- Work required -
Present every line of the material below as a numbered list, skipping the blank lines.

- Supplied records -
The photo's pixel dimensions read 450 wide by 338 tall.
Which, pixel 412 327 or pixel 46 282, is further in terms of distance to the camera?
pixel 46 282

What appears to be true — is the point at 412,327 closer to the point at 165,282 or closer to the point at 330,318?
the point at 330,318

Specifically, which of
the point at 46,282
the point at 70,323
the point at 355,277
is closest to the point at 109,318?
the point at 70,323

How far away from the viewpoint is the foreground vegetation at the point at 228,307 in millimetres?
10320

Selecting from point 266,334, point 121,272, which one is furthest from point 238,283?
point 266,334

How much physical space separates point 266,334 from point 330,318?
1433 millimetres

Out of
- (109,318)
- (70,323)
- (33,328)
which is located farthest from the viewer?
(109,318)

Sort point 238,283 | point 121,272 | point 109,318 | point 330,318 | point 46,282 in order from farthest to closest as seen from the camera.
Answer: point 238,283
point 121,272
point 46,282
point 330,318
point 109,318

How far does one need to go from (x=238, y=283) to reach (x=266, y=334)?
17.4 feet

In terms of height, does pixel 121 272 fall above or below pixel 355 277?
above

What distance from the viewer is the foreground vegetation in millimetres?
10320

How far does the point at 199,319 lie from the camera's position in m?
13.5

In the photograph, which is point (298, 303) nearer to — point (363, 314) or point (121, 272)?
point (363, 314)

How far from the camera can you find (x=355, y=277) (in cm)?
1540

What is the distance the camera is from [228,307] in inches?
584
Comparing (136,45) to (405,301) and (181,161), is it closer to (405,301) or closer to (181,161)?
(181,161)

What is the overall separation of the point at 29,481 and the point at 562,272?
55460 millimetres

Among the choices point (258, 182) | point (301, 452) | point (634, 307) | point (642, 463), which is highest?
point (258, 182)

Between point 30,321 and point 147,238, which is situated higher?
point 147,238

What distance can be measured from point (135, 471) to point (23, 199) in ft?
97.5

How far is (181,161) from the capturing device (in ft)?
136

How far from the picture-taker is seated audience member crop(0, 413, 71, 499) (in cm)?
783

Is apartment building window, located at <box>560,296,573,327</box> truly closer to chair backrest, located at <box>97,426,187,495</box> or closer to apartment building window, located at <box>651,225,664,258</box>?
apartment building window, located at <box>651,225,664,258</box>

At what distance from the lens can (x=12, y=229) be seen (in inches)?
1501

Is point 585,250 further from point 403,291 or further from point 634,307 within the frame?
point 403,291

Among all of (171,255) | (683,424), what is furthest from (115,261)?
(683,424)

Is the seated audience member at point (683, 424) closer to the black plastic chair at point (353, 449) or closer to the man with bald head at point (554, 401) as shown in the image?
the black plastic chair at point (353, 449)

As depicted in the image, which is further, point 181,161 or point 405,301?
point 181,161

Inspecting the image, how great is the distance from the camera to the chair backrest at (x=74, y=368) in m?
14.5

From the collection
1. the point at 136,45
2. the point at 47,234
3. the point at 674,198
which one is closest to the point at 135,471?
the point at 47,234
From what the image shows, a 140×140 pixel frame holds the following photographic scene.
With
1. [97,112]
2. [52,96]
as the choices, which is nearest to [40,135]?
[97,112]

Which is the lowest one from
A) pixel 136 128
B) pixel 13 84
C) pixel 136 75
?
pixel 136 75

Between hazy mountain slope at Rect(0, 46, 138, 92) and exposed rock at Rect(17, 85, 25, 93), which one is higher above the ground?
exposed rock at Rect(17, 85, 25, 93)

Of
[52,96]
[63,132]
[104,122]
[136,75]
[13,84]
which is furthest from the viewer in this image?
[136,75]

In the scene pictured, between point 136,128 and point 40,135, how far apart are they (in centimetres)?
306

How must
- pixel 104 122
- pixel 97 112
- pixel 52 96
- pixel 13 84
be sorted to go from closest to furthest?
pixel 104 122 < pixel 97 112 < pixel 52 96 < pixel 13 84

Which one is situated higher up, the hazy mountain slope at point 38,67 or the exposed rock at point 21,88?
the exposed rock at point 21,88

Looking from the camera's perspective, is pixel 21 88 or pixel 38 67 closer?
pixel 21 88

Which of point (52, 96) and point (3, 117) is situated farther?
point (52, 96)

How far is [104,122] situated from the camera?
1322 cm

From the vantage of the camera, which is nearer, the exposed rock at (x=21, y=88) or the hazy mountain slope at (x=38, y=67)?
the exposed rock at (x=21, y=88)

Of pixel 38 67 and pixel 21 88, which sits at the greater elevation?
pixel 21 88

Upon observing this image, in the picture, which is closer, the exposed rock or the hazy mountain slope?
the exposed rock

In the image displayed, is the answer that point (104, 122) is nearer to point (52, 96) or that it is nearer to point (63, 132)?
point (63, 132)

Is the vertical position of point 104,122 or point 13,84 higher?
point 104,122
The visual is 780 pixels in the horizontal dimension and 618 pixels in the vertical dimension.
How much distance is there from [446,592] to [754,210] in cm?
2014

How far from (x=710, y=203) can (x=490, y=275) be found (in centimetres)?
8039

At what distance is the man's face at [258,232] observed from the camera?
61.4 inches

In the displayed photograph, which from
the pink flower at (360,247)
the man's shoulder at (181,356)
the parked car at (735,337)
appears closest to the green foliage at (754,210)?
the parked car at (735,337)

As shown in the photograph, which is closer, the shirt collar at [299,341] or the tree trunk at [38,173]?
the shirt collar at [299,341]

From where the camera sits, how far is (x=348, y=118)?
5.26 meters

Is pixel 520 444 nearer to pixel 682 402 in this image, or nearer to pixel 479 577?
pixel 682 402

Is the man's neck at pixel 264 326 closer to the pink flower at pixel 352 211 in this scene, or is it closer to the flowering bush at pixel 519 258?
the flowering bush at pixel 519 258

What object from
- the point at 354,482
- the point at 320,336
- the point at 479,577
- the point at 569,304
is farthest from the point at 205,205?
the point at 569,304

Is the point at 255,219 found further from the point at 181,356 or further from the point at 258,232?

- Result of this exercise -
1. The photo's pixel dimensions read 450 wide by 338 tall.
2. Which, pixel 412 327 or pixel 46 282, is further in terms of distance to the camera?
3. pixel 46 282
4. What appears to be true — is the point at 412,327 closer to the point at 165,282 or closer to the point at 330,318?
5. the point at 330,318
6. Specifically, which of
7. the point at 46,282
8. the point at 70,323
9. the point at 355,277
10. is closest to the point at 109,318?
11. the point at 70,323
12. How far away from the viewpoint is the foreground vegetation at the point at 228,307 in millimetres?
13. 10320
14. Selecting from point 266,334, point 121,272, which one is furthest from point 238,283?
15. point 266,334
16. How much physical space separates point 266,334 from point 330,318?
17. 1433 millimetres
18. Out of
19. - (109,318)
20. - (70,323)
21. - (33,328)
22. which is located farthest from the viewer?
23. (109,318)
24. Sort point 238,283 | point 121,272 | point 109,318 | point 330,318 | point 46,282 in order from farthest to closest as seen from the camera.
25. Answer: point 238,283
26. point 121,272
27. point 46,282
28. point 330,318
29. point 109,318
30. How far does one need to go from (x=238, y=283) to reach (x=266, y=334)?
31. 17.4 feet
32. In terms of height, does pixel 121 272 fall above or below pixel 355 277?
33. above
34. What distance from the viewer is the foreground vegetation in millimetres?
35. 10320
36. How far does the point at 199,319 lie from the camera's position in m?
37. 13.5
38. In the photograph, which is point (298, 303) nearer to — point (363, 314) or point (121, 272)?
39. point (363, 314)
40. How far from the camera can you find (x=355, y=277) (in cm)?
41. 1540
42. What is the distance the camera is from [228,307] in inches?
43. 584
44. Comparing (136,45) to (405,301) and (181,161), is it closer to (405,301) or closer to (181,161)?
45. (181,161)
46. What is the overall separation of the point at 29,481 and the point at 562,272?
47. 55460 millimetres
48. Among the choices point (258, 182) | point (301, 452) | point (634, 307) | point (642, 463), which is highest?
49. point (258, 182)
50. Between point 30,321 and point 147,238, which is situated higher?
51. point 147,238
52. What distance can be measured from point (135, 471) to point (23, 199) in ft?
53. 97.5
54. How far is (181,161) from the capturing device (in ft)?
55. 136
56. How far from the picture-taker is seated audience member crop(0, 413, 71, 499) (in cm)?
57. 783
58. Is apartment building window, located at <box>560,296,573,327</box> truly closer to chair backrest, located at <box>97,426,187,495</box> or closer to apartment building window, located at <box>651,225,664,258</box>?
59. apartment building window, located at <box>651,225,664,258</box>
60. At what distance from the lens can (x=12, y=229) be seen (in inches)?
61. 1501
62. Is point 585,250 further from point 403,291 or further from point 634,307 within the frame?
63. point 403,291
64. Among all of (171,255) | (683,424), what is furthest from (115,261)?
65. (683,424)
66. Is the seated audience member at point (683, 424) closer to the black plastic chair at point (353, 449) or closer to the man with bald head at point (554, 401) as shown in the image?
67. the black plastic chair at point (353, 449)
68. As depicted in the image, which is further, point 181,161 or point 405,301?
69. point 181,161
70. Inspecting the image, how great is the distance from the camera to the chair backrest at (x=74, y=368) in m?
71. 14.5
72. From the collection
73. 1. the point at 136,45
74. 2. the point at 47,234
75. 3. the point at 674,198
76. which one is closest to the point at 135,471?
77. the point at 47,234
78. From what the image shows, a 140×140 pixel frame holds the following photographic scene.
79. With
80. 1. [97,112]
81. 2. [52,96]
82. as the choices, which is nearest to [40,135]?
83. [97,112]
84. Which is the lowest one from
85. A) pixel 136 128
86. B) pixel 13 84
87. C) pixel 136 75
88. ?
89. pixel 136 75
90. Between hazy mountain slope at Rect(0, 46, 138, 92) and exposed rock at Rect(17, 85, 25, 93), which one is higher above the ground?
91. exposed rock at Rect(17, 85, 25, 93)
92. Of
93. [52,96]
94. [63,132]
95. [104,122]
96. [136,75]
97. [13,84]
98. which is furthest from the viewer in this image?
99. [136,75]
100. In the scene pictured, between point 136,128 and point 40,135, how far apart are they (in centimetres)?
101. 306
102. How must
103. - pixel 104 122
104. - pixel 97 112
105. - pixel 52 96
106. - pixel 13 84
107. be sorted to go from closest to furthest?
108. pixel 104 122 < pixel 97 112 < pixel 52 96 < pixel 13 84
109. Which one is situated higher up, the hazy mountain slope at point 38,67 or the exposed rock at point 21,88?
110. the exposed rock at point 21,88
111. Looking from the camera's perspective, is pixel 21 88 or pixel 38 67 closer?
112. pixel 21 88
113. Which of point (52, 96) and point (3, 117) is situated farther?
114. point (52, 96)
115. How far is [104,122] situated from the camera?
116. 1322 cm
117. From the vantage of the camera, which is nearer, the exposed rock at (x=21, y=88) or the hazy mountain slope at (x=38, y=67)?
118. the exposed rock at (x=21, y=88)
119. Of pixel 38 67 and pixel 21 88, which sits at the greater elevation?
120. pixel 21 88
121. Upon observing this image, in the picture, which is closer, the exposed rock or the hazy mountain slope?
122. the exposed rock
123. In the image displayed, is the answer that point (104, 122) is nearer to point (52, 96) or that it is nearer to point (63, 132)?
124. point (63, 132)
125. Is the vertical position of point 104,122 or point 13,84 higher?
126. point 104,122
127. The visual is 780 pixels in the horizontal dimension and 618 pixels in the vertical dimension.
128. How much distance is there from [446,592] to [754,210] in cm?
129. 2014
130. How far from (x=710, y=203) can (x=490, y=275) be found (in centimetres)?
131. 8039
132. At what distance is the man's face at [258,232] observed from the camera?
133. 61.4 inches
134. In the displayed photograph, which from
135. the pink flower at (360,247)
136. the man's shoulder at (181,356)
137. the parked car at (735,337)
138. appears closest to the green foliage at (754,210)?
139. the parked car at (735,337)
140. As shown in the photograph, which is closer, the shirt collar at [299,341] or the tree trunk at [38,173]?
141. the shirt collar at [299,341]
142. From where the camera sits, how far is (x=348, y=118)?
143. 5.26 meters
144. Is pixel 520 444 nearer to pixel 682 402 in this image, or nearer to pixel 479 577?
145. pixel 682 402
146. Is the man's neck at pixel 264 326 closer to the pink flower at pixel 352 211 in this scene, or is it closer to the flowering bush at pixel 519 258?
147. the flowering bush at pixel 519 258
148. What object from
149. - the point at 354,482
150. - the point at 320,336
151. - the point at 479,577
152. - the point at 569,304
153. is farthest from the point at 205,205?
154. the point at 569,304
155. Is the point at 255,219 found further from the point at 181,356 or further from the point at 258,232?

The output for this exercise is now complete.